#### About this exercise:
Using the listing below, output only the lines from the one that contains "BY HEALS OF" through the one that contains "a painting of a flower on the side of a wall", inclusive, exactly as given and without images.

#### Supplied material:
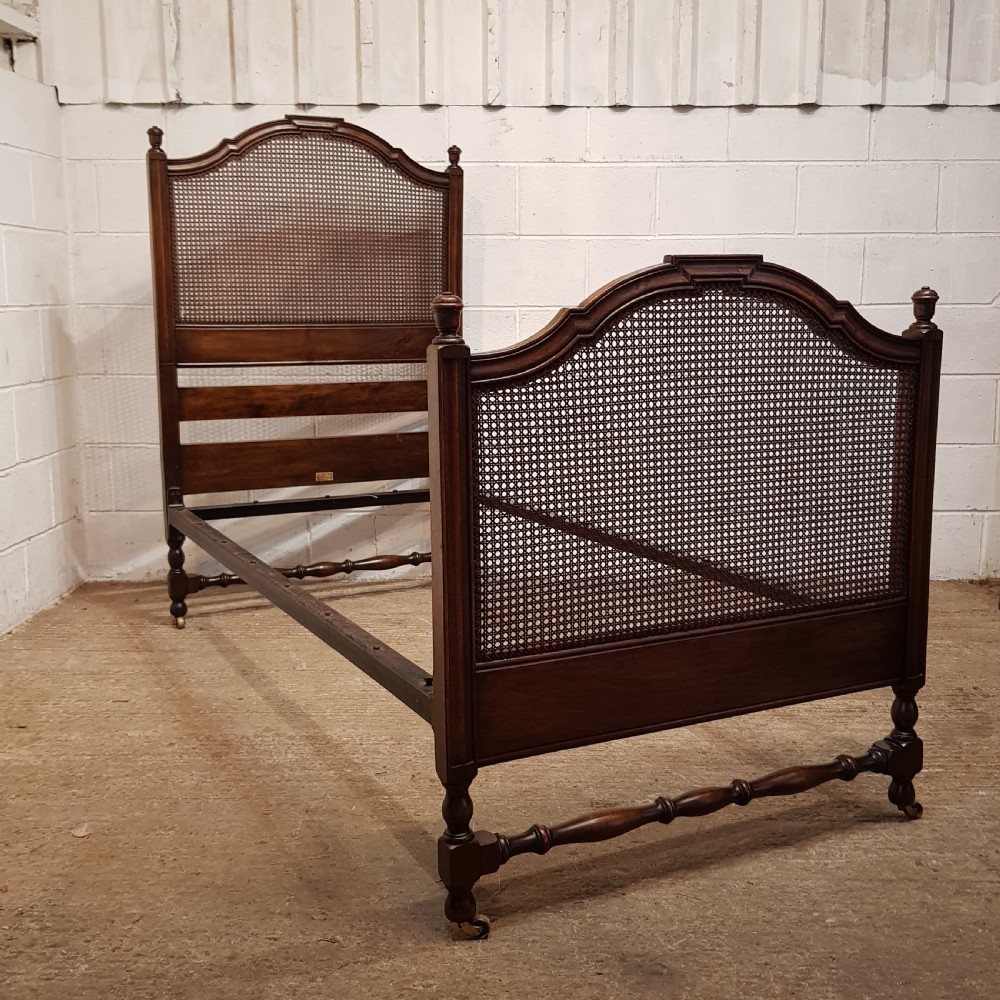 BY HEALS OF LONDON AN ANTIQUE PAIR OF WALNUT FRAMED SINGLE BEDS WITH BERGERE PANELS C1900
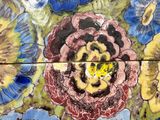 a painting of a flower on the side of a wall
...
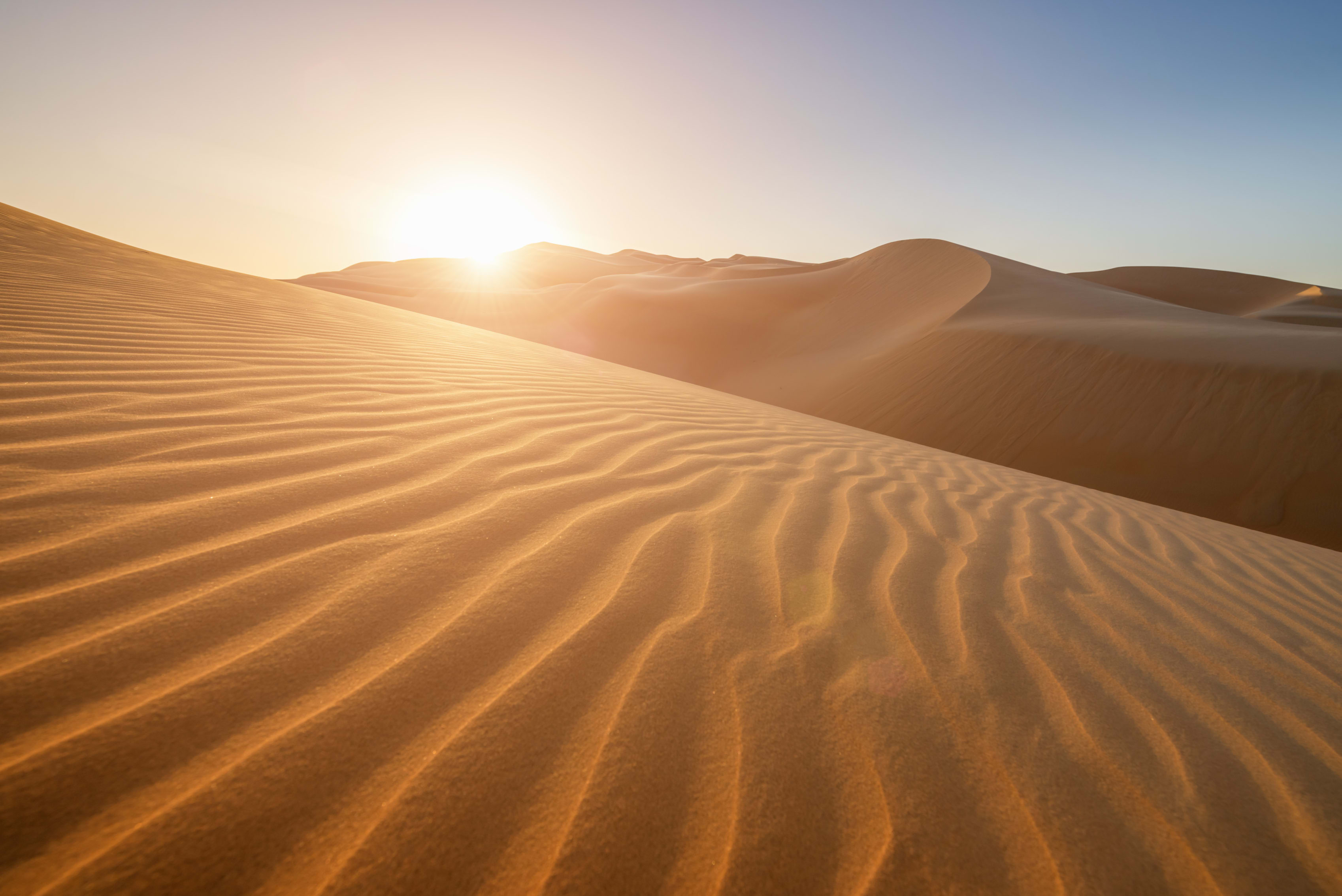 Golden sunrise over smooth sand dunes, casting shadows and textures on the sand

#### Exercise result:
 BY HEALS OF LONDON AN ANTIQUE PAIR OF WALNUT FRAMED SINGLE BEDS WITH BERGERE PANELS C1900
 a painting of a flower on the side of a wall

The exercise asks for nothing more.